Building a Blog with Comments and Multiple Authors
Context
A freelance writer wanted a personal blog to publish long-form articles. After six months, readers started emailing replies. She wanted comments directly on the page — no social login, no tracking, no noise. Later, she invited two friends to co-publish.
Constraints:
- Small traffic (~200 visitors/day)
- No existing backend
- Budget: zero
- Must avoid spam without a full moderation dashboard
Requirements
- Publish articles (authors only)
- Readers can leave comments (name + text, no account required)
- Comments are visible to all readers after approval
- Each author receives an email notification for comments on their own articles
Data Model
Author
id integer, primary key
name text
email text, unique
password_hash text
Article
id integer, primary key
author_id integer, foreign key → Author
slug text, unique
title text
body text
published_at datetime
Comment
id integer, primary key
article_id integer, foreign key → Article
author_name text
body text
approved boolean, default false
created_at datetime
A boolean approved flag on the comment row is the minimum solution. A separate moderation queue table would be premature at this scale.
Approval Flow
No dashboard was built. The article’s author receives an email with two links:
Approve: /admin/comments/42/approve?token=<hmac>Delete: /admin/comments/42/delete?token=<hmac>
The token is an HMAC scoped to the comment, article, and author:
HMAC(comment_id + article_id + author_id, secret)
The server verifies that the author_id encoded in the token matches the article’s author_id before taking any action. One click, no login required. One extra check, no new infrastructure.
Authentication
A simple session-based login: email and password. On login, author_id is stored in the session. Every admin action verifies that the acting author owns the target article.

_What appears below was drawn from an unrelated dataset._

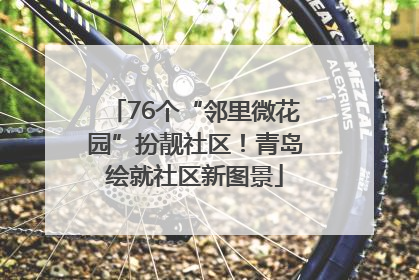 76个“邻里微花园”扮靓社区！青岛绘就社区新图景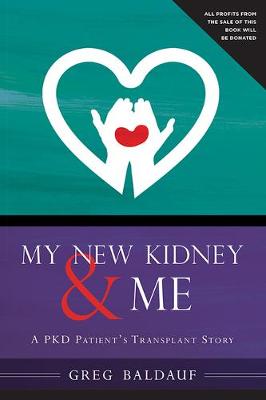 Cover of My New Kidney & Me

No roles table. No permissions matrix. Three authors, one level of access. A role system would be premature.
Spam Prevention
A honeypot field — a hidden input that humans never fill but bots do:
<input name="website" style="display:none">
If the field arrives non-empty, the comment is silently discarded. No CAPTCHA, no rate limiting. Revisit if spam volume grows.
What Was Not Built
| Idea | Reason skipped |
|---|---|
| Moderation dashboard | Email link flow is sufficient |
| Nested replies | Not requested |
| Edit/delete by commenter | Not requested |
| Author profile pages | Not requested |
| Co-authorship on a single article | Not requested |
| Admin super-user role | All three authors are equal |
| Rich text in comments | Security risk, not requested |
Outcome
The system went live in two weeks. Authors approve comments via email. No spam has passed the honeypot. No dashboard has ever been needed.
Adding multiple authors required one new table, one foreign key, and one scoped token check. The rest of the system was untouched — the expected outcome when the original model was not over-designed.
Lesson
The temptation was to build a proper CMS with a full moderation UI, user accounts, and notifications. The actual need was: let readers say something, let the right author decide if it stays. The minimum solution fit the real need exactly, and extending it cost almost nothing.